As soon as we stepped into the stream, what seemed like a dozen trout came swimming up to our ankles. I couldn’t believe. The fish down the stream were jumping in the air trying to eat anything and everything. I told myself, today is going to be the day. I threw my line out and immediately got a strike, but nothing hooked. This went on for another hour or so, and once again I started to feel deflated. I eventually lost my fly on my line, so I stomped over to where Mr. B was fishing and switched rods with him so he could fix mine (Isn’t that a great system?).

I waddled back to my fishing spot, threw an over-the-head cast, and with in two seconds I was screaming at the top of my lungs, “FISH! FISH! Mr.B, FISH! MOVE YOUR ASS AND GET A NET!!!” I couldn’t believe it. I kept reeling the line, still yelling my head off. Clearly Mr. B thought I was going to loose it (and the fish). But I didn’t. 

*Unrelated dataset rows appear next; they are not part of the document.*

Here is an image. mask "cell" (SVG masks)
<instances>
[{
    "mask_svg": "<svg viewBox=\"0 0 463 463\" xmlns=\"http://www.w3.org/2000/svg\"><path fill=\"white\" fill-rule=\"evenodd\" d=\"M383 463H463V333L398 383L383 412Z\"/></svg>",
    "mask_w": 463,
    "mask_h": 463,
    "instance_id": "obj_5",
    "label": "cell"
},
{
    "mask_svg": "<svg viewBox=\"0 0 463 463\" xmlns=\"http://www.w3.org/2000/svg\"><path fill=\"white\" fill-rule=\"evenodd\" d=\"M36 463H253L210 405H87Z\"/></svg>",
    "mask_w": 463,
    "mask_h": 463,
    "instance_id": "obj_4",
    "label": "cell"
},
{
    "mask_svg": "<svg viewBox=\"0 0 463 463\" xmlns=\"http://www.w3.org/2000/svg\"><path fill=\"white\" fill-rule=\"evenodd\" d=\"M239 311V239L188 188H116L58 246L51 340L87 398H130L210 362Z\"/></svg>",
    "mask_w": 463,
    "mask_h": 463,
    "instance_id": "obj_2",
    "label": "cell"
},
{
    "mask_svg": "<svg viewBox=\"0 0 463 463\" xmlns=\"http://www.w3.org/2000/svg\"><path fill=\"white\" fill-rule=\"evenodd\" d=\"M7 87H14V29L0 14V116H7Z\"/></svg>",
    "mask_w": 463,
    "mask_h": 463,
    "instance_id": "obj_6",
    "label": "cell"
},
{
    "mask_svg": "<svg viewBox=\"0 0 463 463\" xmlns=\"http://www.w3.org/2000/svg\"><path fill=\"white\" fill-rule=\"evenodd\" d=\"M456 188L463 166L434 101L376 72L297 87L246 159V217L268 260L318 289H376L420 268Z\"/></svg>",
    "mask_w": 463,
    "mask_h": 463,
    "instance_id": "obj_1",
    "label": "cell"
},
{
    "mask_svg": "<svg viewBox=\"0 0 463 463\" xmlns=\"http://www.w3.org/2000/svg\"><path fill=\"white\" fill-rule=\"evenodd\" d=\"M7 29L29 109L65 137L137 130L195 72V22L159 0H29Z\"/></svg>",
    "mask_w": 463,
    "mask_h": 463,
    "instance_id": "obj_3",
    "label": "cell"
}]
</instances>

Mr.B managed to make it over just in the nick of time and helped me put the fish in the net. I had him take the hook out of the mouth and make sure poor Mr. Fishy wasn’t hurt. (By the way, isn’t it hilarious and ironic that people do this? We tryreally hard to hook a fish, and then once we do, we’re like, I’m so sorry I hooked you! I hope you’re not hurt!) Have you ever touched a fish? Gross-slippery-city, folks. I thought I was gonna throw up – this guy smelled horrible and was extra slimy. Mr. B told me to pose with Mr. Fishy, and I was hesitant at first, but I knew I had to in order to officially be a part of the fly fishing club.
I definitely had a Kung Fu grip on the poor scaly guy, but I was so excited I didn’t care. I had finally caught a fish – a 14-inch rainbow trout, to be exact. 
After we took thepicture, we gently placed the fish back into the stream. I’ve never been more proud of myself. It may be another three years before I catch another one, but that moment will live with me forever.
Of course, I recommend fly fishing to anyone who’s considering it. But, I also recommend anything that brings you back to nature for a day, or that helps you spend good, quality time with your sweetheart. And if you’ve been working on somethingfor three years with no success, and you’re thinking about giving up, I certainly recommend that you keep on fishin’.